The screaming was so loud it hurt my ears, my head, my skin. In a distant, still-functioning part of my brain, I knew I was the one screaming like that, but I couldn’t make myself stop.
A flash of light exploded behind my eyes, and oblivion reached for me.
I fell into nothingness.
Half resting on the inner ledge, I stared out the window at the torches beyond the Rise, eyes aching and weary with the pressure of tears that wouldn’t fall.
I wished I could cry, but it was like the cord that had connected me to my emotions had been severed.

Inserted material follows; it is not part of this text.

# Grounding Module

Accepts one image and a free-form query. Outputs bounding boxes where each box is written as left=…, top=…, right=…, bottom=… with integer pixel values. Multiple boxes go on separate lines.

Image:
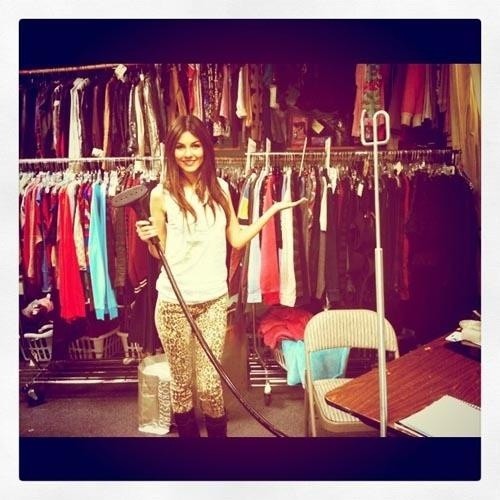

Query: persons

It wasn’t that Vikter’s death didn’t hurt. Gods, it ached and throbbed every time I even thought his name, but that was almost all I’d felt in the week and a half since his death. A sharp slice of pain that cut through my chest. No sorrow. No dread. Just pain and anger…so much anger.
Maybe it was because I hadn’t gone to his funeral. I hadn’t made it to any of the funerals, and there had been so many dead that ten or more were held at a time—or so I had heard from Tawny.
It hadn’t been my choice not to attend the services. I’d been asleep. I’d been sleeping a lot this week. Entire days just gone in a blur of sleep and drugged consciousness. I didn’t even remember Tawny helping me bathe away the blood and gore or how I got back to bed. I knew she’d talked to me then, but I couldn’t recall a single thing she’d said. I had this weird impression that I hadn’t been alone while I slept. There was a sensation of callused palms against my cheek, fingers brushing hair back from my face. I had the faintest memory of Hawke talking to me, whispering when the room was filled with sunlight and when it had been taken over by night. Even now, I could feel the touch against my face, my hair. It had been the only grounding connection I’d had while I slept.
I squeezed my lids shut until the phantom sensations vanished, and then I reopened my eyes.
It wasn’t until about four days after the attack on the Rite that I’d learned that Hawke had used some kind of pressure point on my neck to render me unconscious. I’d woken up sometime later in my room, unable to use my voice. The screaming…it had torn up my throat. Hawke had been there, so had Tawny, the Duchess, and a Healer.
I was offered a sleeping draught, and for the first time in my life, I took it. I might’ve kept taking it if it hadn’t been for Hawke removing the powder from my room four days ago.